Fabius hammered home the same message after meeting Deputy Prime Minister Hussein al-Shahristani in Baghdad Sunday. “In this time, Iraq particularly needs a broad-based unity government because all Iraqis need to feel represented to wage the fight against terrorism together,” he said. Federal Iraqi forces completely folded when IS militants launched their offensive.
The cash-strapped autonomous Kurdish region’s peshmerga force has also struggled and turning Sunni Arabs against the jihadists is seen as the key to rolling back two months of losses.

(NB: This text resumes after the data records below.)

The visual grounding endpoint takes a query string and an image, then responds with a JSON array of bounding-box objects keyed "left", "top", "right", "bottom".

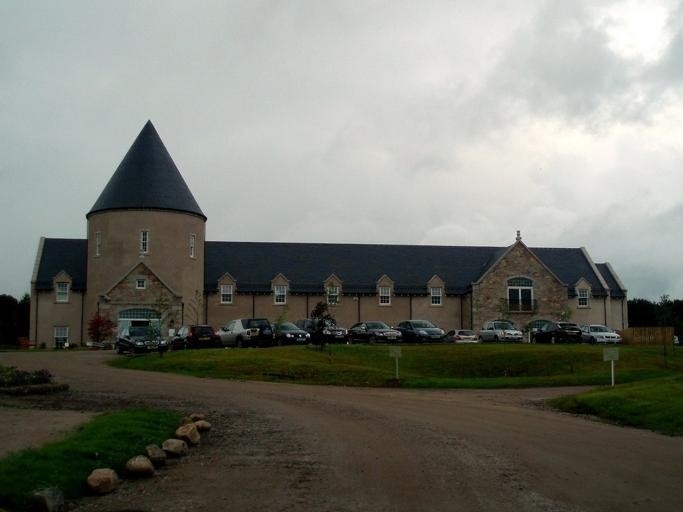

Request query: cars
[
  {"left": 392, "top": 320, "right": 446, "bottom": 343},
  {"left": 271, "top": 323, "right": 311, "bottom": 345},
  {"left": 346, "top": 321, "right": 404, "bottom": 343},
  {"left": 114, "top": 326, "right": 170, "bottom": 355},
  {"left": 581, "top": 324, "right": 622, "bottom": 344},
  {"left": 533, "top": 322, "right": 581, "bottom": 345},
  {"left": 441, "top": 329, "right": 479, "bottom": 343}
]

German Foreign Minister Frank-Walter Steinmeier added his country’s support for the U.S. strikes. “Given the humanitarian catastrophe we support the targeted action by the U.S.,” he said. “The U.S. measures are important also to impede the further advance” of IS insurgents.Obama did not give a timetable for the U.S. military intervention but said Saturday that Iraq’s problems would not be solved in weeks. “This is going to be a long-term project,” he said. Kurdish and federal officials have welcomed the U.S. strikes as a much-needed morale boost and an opportunity to regroup and plan a joint fightback.